Debra J. Saunders

What will happen to Iraq? I asked Pelosi's office. Spokesman Drew Hammill answered that Pelosi wants to see Iraq change its constitution and its ways. "What we hope is, that with these series of things, we don't have to worry about that. We hope that Iraq will become a peaceful democratic country."

When I asked the office of Sen. Dianne Feinstein what she believed would happen in Iraq, should the Senate measure prevail, her office e-mailed this quote: "Iraq is in chaos today. By setting a goal for redeployment, the Democratic plan says to the Iraqi government that you've got to make the political accommodations necessary. This, in my view, is the best chance for stability in Iraq." Call the Democratic plan "cross your fingers."

Because these Democrats didn't have much of an answer about what will happen if they get their way, I asked Sen. John McCain, R-Ariz., what do they tell him they think will happen under their deadlines? "Nothing, nothing, nothing," McCain answered. The Dems won't or can't cut off the funding, but "this way they can say they want to withdraw, but they don't have the responsibility."

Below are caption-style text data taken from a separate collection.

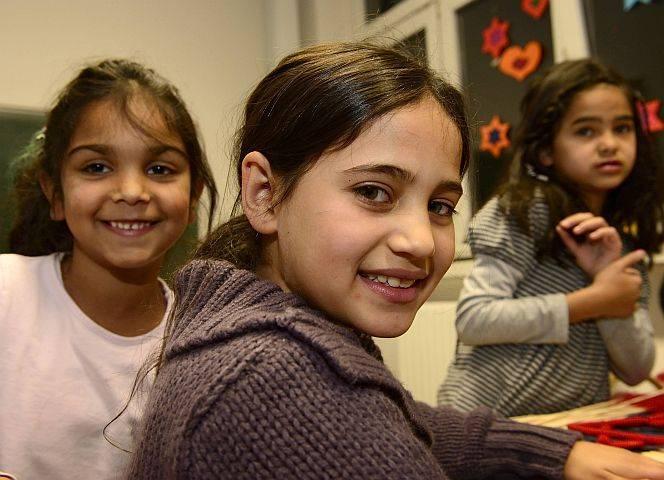 Mädchen in einem Flüchtlingsheim in Essen (im Dezember 2014). - © Ralph Lueger /imago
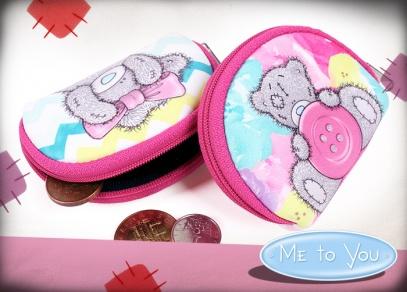 Minipeněženky Me to You mají rozměr 8,5 cm × 7 cm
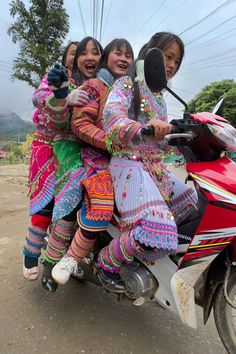 Colourful laughs on a motorbike in Sapa Please like, repin or follow us on Pinterest to have more interesting things. Thanks. http://www.exoticvoyages.com/vietnam/luxury-travel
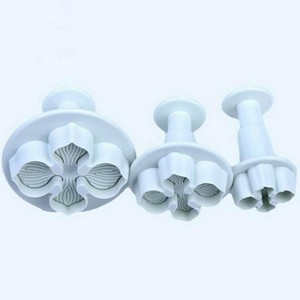 Image 3 - 3Pcs/Set  Hydrangea Fondant Cake Decorating SugarCraft Plunger Cutter Flower Blossom Mold Home Cake tools Drop Shipping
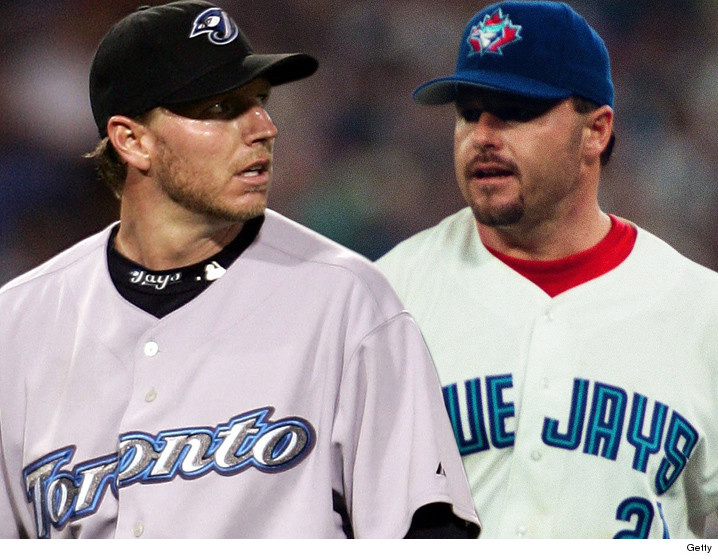 0106_Roy-Halladay_Roger-Clemens-blue-jays-gett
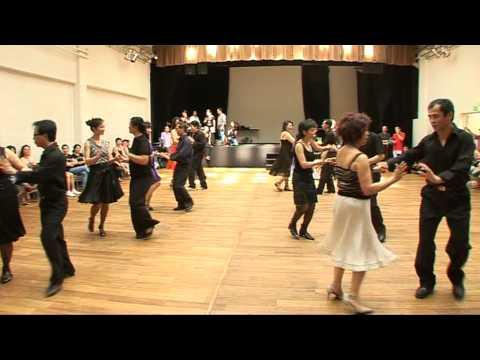 D monstration cours de danse cha cha cha avec le groupe - Danse de salon paris ...
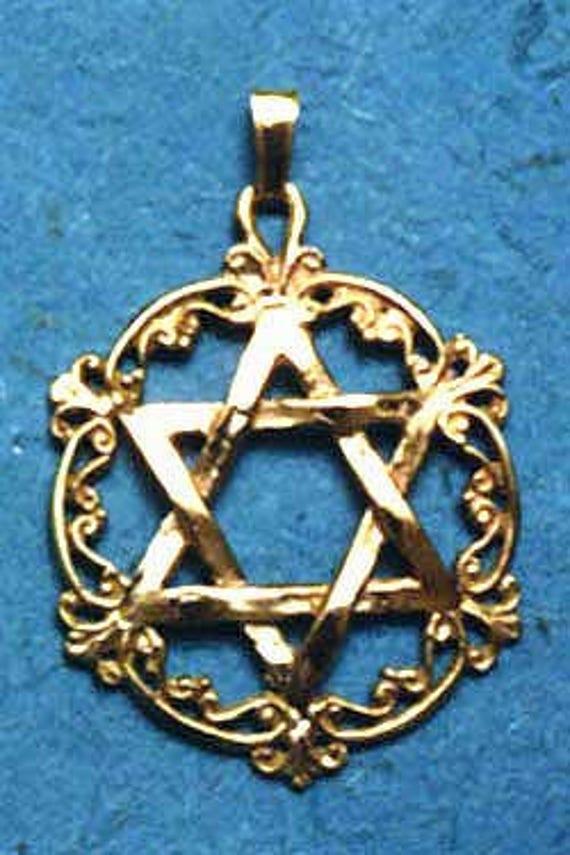 FB Jewels 14K Yellow Gold Star Of David In Circle Engraved Jewish Pendant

At least McCain will predict what these timetables will do. The Senate March 2008 withdrawal plan, he said this week, "does not incentivize the government of Iraq to make tough decisions on reconciliation -- it sets the stage for the government collapse. The arbitrary deadline informs our enemies when they need no longer fear American military power. It signals to the population that their best bet for security really does rest in the hands of militias, rather than the government. It demonstrates to the government that they cannot rely on us -- after all, we are pulling out regardless of the situation or consequences. And it tells the terrorists that they -- not we -- will prevail."